*Prompt:* Please reproduce the passage below on die components for press devices word for word, in full.

*Reading passage:*
= = = = = = =
[0001] The subject matter herein relates generally to die components for press devices.

[0002] A press device typically includes a base assembly that holds a workpiece and a punch assembly movable by a press ram toward the workpiece and base assembly to form the workpiece therebetween. The press device is configured for high speed stamping having many cycles per second. The workpiece, which is positioned between the base assembly and punch assembly, is formed during the pressing operation. A stripper plate is typically positioned between the base assembly and the punch assembly to pin the workpiece against the base assembly as the punch assembly is retracted.

[0003] Die components are typically held by the punch assembly and/or base assembly to form the workpiece. The die components have a predetermined profile that is used to by punch, stamp, shear, cut, bend or otherwise manipulate the shape and/or profile of the workpiece. Conventional die components have problems associated with pressing characteristics of the die components and the workpiece. For example, the die components tend to cause buns on the edges of the workpiece during blanking as the die components punch through the workpiece. The forces exerted on the die components during repetitive pressing causes wear and damage to the die components, which may also lead to further edge quality problems.

[0004] The solution is provided by a press device as disclosed herein that includes a base assembly having a base die component configured to form a workpiece and a punch assembly movable relative to the base assembly during a pressing operation. The punch assembly has at least one punch die component pressing the workpiece to form the workpiece. The punch die component includes a main body having a workpiece engagement surface configured to engage the workpiece formed by the base assembly and the punch assembly. The punch die component having a vibration generator operatively coupled to the main body. The vibration generator causes the main body of the die component to vibrate at a high frequency during the pressing operation.
= = = = = = =
*Supplied data:*
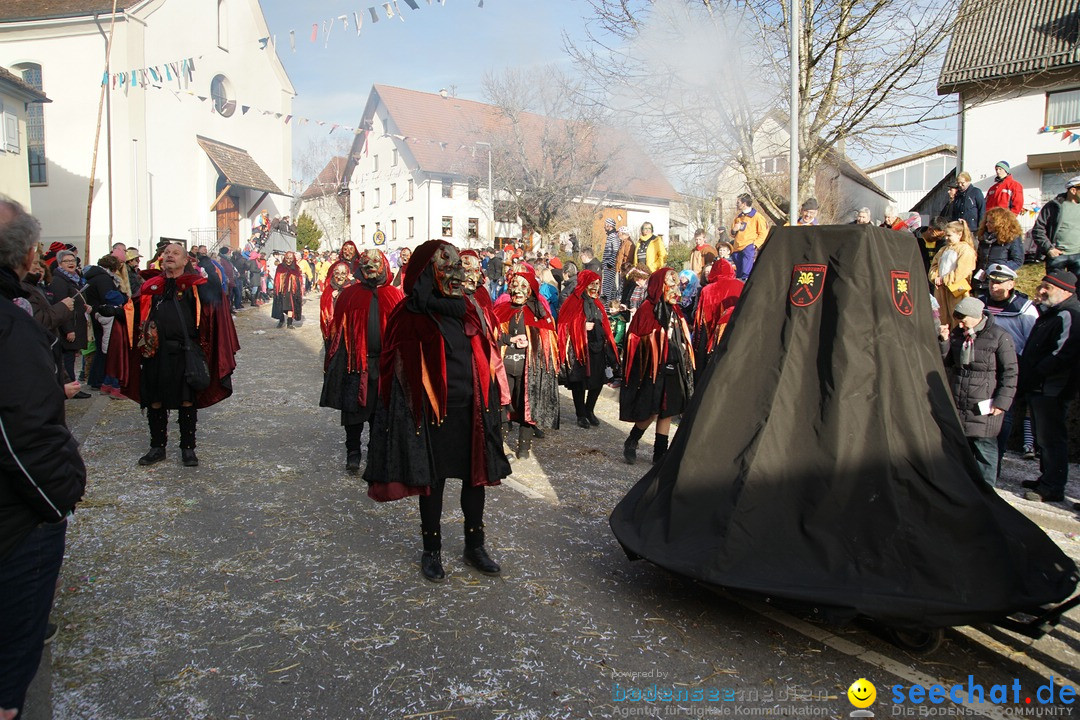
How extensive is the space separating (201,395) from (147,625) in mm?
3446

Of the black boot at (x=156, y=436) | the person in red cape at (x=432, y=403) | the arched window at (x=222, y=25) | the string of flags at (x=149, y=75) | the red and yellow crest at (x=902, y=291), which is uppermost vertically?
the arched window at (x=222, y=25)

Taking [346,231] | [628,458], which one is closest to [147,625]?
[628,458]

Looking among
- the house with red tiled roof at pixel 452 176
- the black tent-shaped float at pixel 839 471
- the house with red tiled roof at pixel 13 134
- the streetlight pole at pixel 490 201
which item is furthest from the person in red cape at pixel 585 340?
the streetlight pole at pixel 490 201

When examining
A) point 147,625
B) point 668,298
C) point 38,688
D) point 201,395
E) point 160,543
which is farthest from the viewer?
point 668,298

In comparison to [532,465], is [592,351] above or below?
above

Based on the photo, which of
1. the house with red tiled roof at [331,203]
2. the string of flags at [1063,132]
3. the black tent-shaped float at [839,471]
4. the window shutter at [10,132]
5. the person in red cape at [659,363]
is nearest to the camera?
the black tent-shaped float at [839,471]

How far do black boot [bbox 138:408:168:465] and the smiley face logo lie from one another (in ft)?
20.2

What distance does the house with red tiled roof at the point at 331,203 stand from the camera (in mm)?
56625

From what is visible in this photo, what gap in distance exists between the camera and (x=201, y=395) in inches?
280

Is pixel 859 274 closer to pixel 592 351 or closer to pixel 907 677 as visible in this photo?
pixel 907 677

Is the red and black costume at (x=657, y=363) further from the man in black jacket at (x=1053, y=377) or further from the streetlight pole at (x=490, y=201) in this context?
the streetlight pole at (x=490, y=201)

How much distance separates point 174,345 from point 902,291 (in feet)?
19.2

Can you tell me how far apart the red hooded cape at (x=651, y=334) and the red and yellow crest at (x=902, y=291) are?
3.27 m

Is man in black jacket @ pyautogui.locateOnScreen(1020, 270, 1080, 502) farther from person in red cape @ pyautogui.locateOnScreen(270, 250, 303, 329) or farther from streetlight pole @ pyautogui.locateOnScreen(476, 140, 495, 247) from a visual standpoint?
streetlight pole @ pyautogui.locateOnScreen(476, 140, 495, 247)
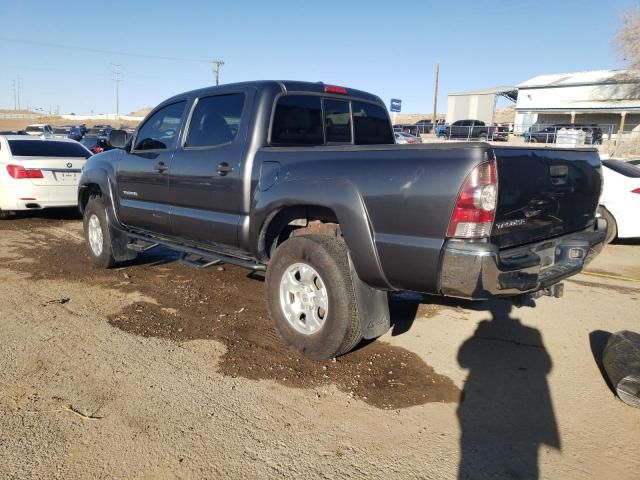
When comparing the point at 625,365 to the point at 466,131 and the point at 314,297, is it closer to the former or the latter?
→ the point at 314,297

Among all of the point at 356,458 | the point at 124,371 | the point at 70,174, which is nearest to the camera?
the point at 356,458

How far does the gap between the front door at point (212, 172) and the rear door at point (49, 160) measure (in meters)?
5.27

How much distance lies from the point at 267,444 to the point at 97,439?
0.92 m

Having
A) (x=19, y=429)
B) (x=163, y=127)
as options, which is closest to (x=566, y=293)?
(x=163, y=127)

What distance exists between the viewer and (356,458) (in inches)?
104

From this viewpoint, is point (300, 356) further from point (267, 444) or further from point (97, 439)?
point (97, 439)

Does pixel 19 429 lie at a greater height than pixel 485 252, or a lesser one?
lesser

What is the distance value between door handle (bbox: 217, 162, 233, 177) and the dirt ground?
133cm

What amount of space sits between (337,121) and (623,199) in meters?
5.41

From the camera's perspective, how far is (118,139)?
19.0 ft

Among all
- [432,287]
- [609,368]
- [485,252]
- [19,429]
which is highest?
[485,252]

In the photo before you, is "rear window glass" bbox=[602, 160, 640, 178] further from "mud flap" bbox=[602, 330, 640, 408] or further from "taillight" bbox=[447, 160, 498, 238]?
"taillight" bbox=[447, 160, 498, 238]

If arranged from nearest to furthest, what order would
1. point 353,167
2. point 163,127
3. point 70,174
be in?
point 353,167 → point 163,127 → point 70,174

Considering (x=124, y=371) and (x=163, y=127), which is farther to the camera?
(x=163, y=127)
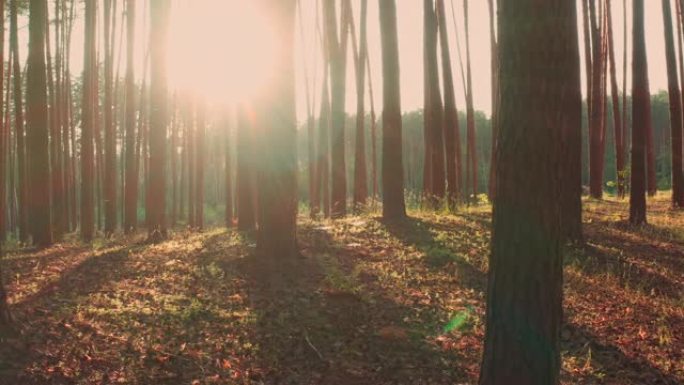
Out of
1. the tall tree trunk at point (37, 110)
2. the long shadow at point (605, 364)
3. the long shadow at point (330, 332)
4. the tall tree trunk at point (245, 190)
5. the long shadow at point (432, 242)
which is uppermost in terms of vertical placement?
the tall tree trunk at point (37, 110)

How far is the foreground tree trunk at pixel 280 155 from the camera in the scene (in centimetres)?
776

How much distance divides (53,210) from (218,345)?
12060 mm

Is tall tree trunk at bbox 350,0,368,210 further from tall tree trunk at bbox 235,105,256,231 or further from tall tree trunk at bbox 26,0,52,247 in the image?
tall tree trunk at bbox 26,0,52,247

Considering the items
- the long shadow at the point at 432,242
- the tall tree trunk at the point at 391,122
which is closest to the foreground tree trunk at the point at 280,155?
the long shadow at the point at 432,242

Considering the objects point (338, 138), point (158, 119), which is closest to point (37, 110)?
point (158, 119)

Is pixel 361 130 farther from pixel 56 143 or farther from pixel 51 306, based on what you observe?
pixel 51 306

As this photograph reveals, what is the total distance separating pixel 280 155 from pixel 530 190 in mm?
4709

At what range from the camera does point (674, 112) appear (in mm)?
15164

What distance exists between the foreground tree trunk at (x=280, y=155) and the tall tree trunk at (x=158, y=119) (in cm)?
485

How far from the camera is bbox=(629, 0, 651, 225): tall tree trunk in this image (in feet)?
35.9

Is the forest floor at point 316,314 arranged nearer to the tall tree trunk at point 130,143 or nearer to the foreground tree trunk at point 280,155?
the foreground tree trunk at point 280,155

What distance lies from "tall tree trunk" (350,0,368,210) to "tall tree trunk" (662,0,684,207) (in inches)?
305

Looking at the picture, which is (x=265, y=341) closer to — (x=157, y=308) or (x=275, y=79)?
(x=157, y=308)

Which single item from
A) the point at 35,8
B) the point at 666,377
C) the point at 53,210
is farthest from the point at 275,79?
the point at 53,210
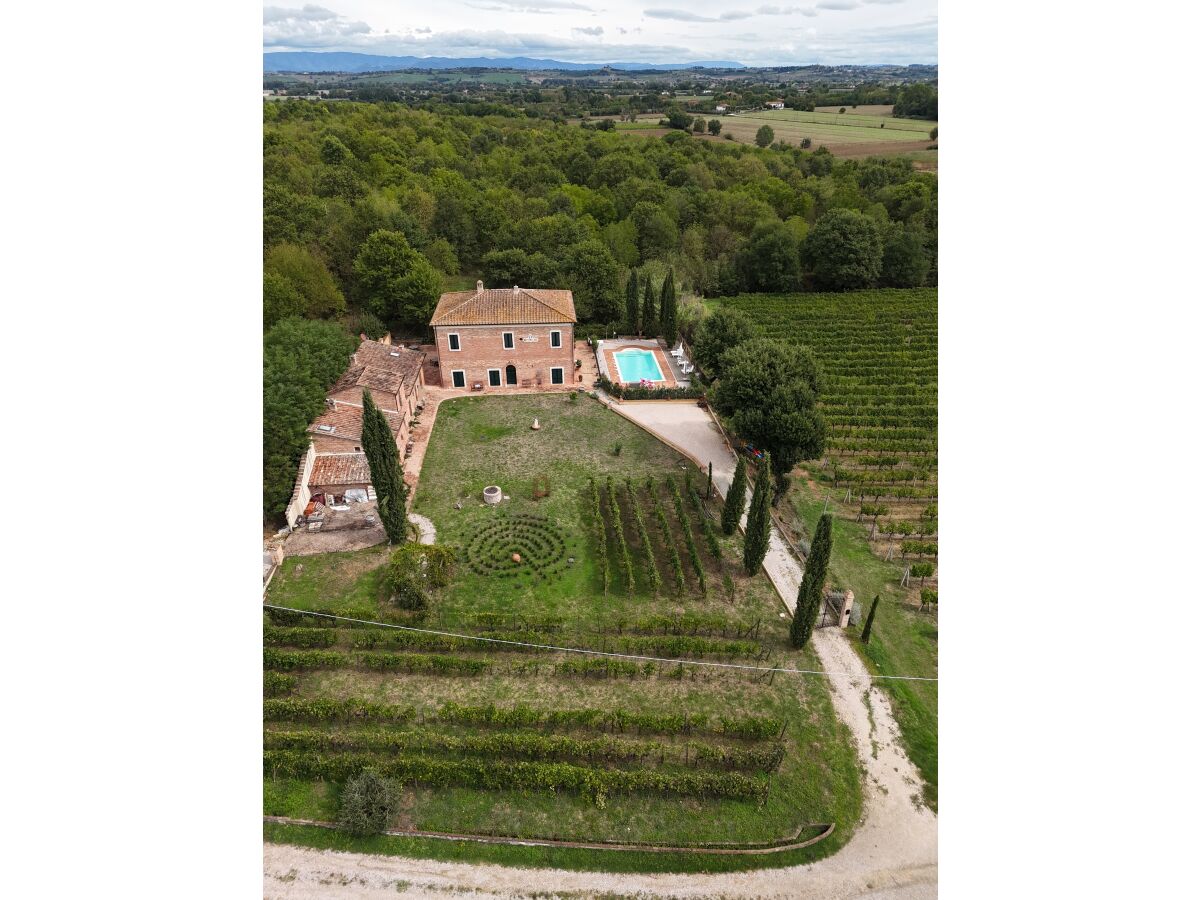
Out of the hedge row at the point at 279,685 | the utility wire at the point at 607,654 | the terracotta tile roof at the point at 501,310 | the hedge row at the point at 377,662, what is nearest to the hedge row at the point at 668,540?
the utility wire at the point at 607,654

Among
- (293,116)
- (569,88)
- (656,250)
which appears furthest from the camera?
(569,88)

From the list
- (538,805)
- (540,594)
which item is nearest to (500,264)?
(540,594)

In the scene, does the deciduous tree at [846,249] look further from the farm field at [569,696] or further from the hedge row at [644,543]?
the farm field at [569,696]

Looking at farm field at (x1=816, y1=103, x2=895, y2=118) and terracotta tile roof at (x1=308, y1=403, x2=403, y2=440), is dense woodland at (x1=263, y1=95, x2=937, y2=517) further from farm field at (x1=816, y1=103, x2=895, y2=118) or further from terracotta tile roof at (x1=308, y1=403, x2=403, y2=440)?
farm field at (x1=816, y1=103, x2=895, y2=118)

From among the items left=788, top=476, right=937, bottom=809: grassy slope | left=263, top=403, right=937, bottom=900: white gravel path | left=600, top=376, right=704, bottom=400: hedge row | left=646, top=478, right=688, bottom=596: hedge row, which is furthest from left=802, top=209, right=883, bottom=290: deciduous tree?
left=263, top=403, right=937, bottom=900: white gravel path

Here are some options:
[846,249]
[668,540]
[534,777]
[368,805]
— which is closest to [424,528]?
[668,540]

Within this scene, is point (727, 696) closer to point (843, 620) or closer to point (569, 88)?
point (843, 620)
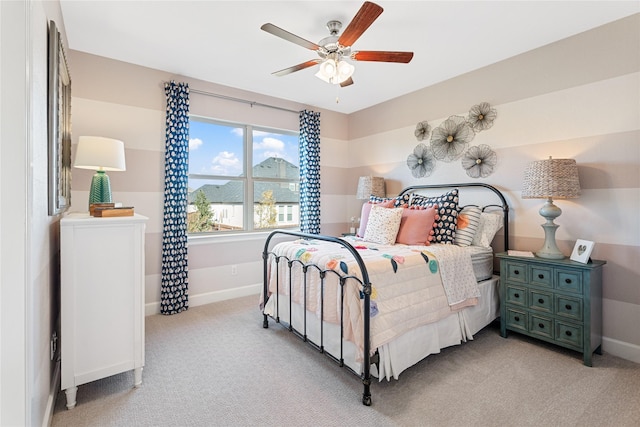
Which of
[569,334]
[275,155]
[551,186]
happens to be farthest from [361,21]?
= = = = = = =
*Output of the exercise:*
[0001] The subject matter herein relates generally to die components for press devices.

[0002] A press device typically includes a base assembly that holds a workpiece and a punch assembly movable by a press ram toward the workpiece and base assembly to form the workpiece therebetween. The press device is configured for high speed stamping having many cycles per second. The workpiece, which is positioned between the base assembly and punch assembly, is formed during the pressing operation. A stripper plate is typically positioned between the base assembly and the punch assembly to pin the workpiece against the base assembly as the punch assembly is retracted.

[0003] Die components are typically held by the punch assembly and/or base assembly to form the workpiece. The die components have a predetermined profile that is used to by punch, stamp, shear, cut, bend or otherwise manipulate the shape and/or profile of the workpiece. Conventional die components have problems associated with pressing characteristics of the die components and the workpiece. For example, the die components tend to cause buns on the edges of the workpiece during blanking as the die components punch through the workpiece. The forces exerted on the die components during repetitive pressing causes wear and damage to the die components, which may also lead to further edge quality problems.

[0004] The solution is provided by a press device as disclosed herein that includes a base assembly having a base die component configured to form a workpiece and a punch assembly movable relative to the base assembly during a pressing operation. The punch assembly has at least one punch die component pressing the workpiece to form the workpiece. The punch die component includes a main body having a workpiece engagement surface configured to engage the workpiece formed by the base assembly and the punch assembly. The punch die component having a vibration generator operatively coupled to the main body. The vibration generator causes the main body of the die component to vibrate at a high frequency during the pressing operation.